[EXERCISE] Update everything from the line containing "How much distance" down to the line containing "Is the denim" by changing "furthest" to "farthest" and keeping all other wording the same. Omit the pictures from your answer.

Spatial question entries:
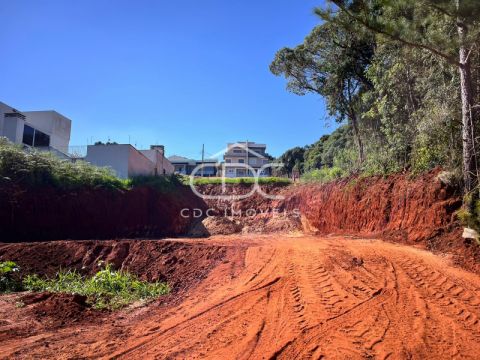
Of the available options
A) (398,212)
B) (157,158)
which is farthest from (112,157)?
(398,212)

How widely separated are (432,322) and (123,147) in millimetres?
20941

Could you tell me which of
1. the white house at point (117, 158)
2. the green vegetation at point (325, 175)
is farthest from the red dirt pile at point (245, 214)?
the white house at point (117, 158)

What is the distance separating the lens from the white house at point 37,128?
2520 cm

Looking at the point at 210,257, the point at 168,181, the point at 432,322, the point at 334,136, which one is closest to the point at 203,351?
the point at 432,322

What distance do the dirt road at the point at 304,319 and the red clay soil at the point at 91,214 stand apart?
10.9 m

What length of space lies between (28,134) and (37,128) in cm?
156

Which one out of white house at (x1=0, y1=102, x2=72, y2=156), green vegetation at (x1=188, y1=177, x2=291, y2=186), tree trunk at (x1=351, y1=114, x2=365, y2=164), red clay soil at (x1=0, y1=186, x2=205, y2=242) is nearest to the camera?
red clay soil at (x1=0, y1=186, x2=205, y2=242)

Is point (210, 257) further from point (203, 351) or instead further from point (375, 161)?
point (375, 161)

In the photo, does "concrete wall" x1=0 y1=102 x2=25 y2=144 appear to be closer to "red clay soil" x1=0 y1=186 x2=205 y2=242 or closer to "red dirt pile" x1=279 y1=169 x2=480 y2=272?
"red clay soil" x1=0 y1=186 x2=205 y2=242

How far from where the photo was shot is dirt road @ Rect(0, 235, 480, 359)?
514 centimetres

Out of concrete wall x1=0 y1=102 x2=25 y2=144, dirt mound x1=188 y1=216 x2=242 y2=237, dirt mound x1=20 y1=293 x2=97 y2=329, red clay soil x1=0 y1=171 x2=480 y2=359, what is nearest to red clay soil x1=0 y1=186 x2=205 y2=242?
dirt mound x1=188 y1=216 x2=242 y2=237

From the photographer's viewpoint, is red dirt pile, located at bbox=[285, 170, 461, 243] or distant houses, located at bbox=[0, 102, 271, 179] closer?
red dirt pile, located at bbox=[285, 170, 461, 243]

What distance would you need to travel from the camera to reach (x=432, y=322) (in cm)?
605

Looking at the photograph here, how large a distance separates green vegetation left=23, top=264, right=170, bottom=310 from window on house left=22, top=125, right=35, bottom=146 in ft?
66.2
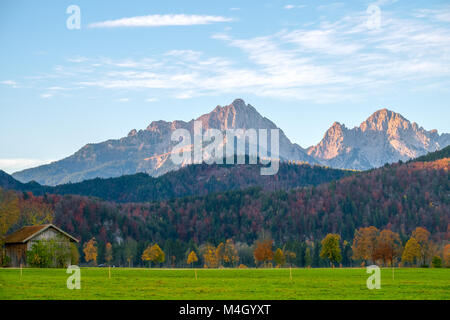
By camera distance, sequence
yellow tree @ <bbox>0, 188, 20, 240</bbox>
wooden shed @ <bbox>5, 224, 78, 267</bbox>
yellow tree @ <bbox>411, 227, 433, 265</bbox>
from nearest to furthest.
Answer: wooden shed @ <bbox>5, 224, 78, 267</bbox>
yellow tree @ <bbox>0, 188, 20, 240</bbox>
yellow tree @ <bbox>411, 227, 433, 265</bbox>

==

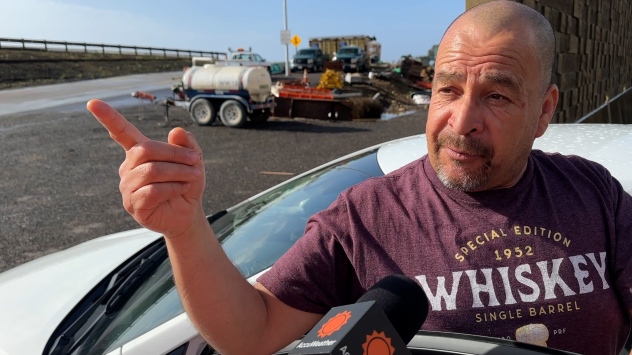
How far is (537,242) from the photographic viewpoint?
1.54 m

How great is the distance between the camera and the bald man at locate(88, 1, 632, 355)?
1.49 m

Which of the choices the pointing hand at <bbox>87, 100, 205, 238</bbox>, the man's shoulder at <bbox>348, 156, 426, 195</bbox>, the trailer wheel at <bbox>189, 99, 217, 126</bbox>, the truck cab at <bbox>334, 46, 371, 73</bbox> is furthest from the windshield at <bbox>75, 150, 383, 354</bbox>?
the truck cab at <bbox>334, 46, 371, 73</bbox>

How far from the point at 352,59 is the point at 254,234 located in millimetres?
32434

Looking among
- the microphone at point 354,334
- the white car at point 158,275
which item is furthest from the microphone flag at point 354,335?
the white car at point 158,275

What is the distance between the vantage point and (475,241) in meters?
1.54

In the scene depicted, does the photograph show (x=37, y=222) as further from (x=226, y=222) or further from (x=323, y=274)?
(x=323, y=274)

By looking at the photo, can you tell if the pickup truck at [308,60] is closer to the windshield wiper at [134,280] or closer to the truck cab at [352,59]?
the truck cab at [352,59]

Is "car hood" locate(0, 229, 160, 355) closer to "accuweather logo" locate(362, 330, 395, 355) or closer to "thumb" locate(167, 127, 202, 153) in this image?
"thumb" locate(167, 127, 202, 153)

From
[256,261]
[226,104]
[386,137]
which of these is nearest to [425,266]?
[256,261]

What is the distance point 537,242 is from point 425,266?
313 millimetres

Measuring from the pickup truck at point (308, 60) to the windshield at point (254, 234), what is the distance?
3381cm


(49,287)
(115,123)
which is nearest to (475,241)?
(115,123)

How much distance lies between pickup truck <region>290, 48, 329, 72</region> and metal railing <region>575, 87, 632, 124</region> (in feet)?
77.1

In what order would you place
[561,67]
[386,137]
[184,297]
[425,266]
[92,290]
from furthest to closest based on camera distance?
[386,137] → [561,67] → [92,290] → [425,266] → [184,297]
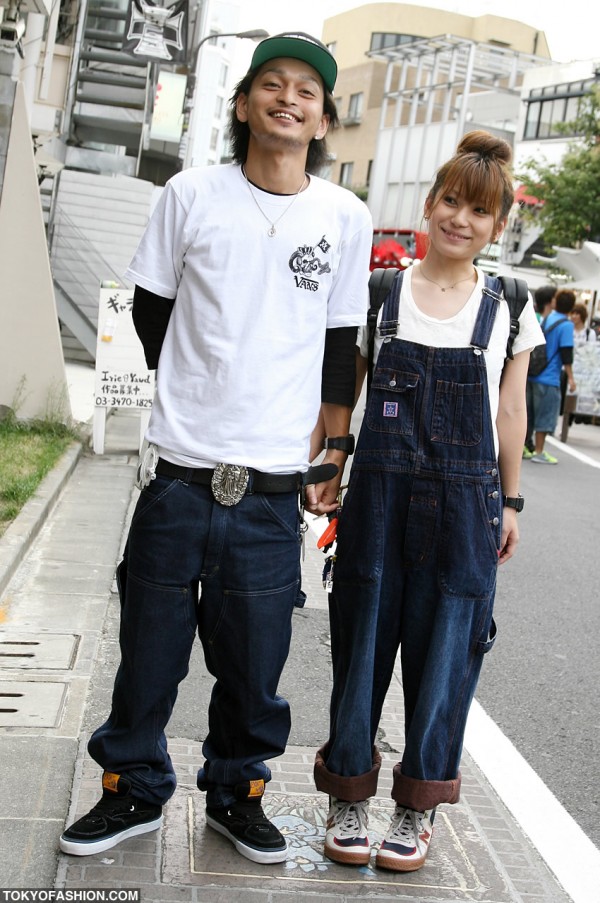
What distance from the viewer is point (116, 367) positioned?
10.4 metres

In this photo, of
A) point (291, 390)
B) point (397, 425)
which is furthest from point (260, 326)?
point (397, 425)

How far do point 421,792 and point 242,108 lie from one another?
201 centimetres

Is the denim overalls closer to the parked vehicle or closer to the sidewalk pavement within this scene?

[EXERCISE SOLUTION]
How much distance lies between pickup truck <region>290, 48, 329, 72</region> and metal railing <region>575, 87, 632, 124</region> (in feet)?
77.1

In what order would you place
[561,67]
[386,137]
[184,297]
[425,266]
[92,290]
from farthest to closest based on camera distance?
[386,137] → [561,67] → [92,290] → [425,266] → [184,297]
What distance from the viewer is point (116, 367) positioned?
10.4 metres

In this photo, of
A) point (291, 390)
B) point (397, 425)
which is farthest from point (260, 326)?
point (397, 425)

How far do point 421,792 and point 242,108 lie from one another?
201 centimetres

Is the denim overalls closer to the parked vehicle or closer to the sidewalk pavement within this scene?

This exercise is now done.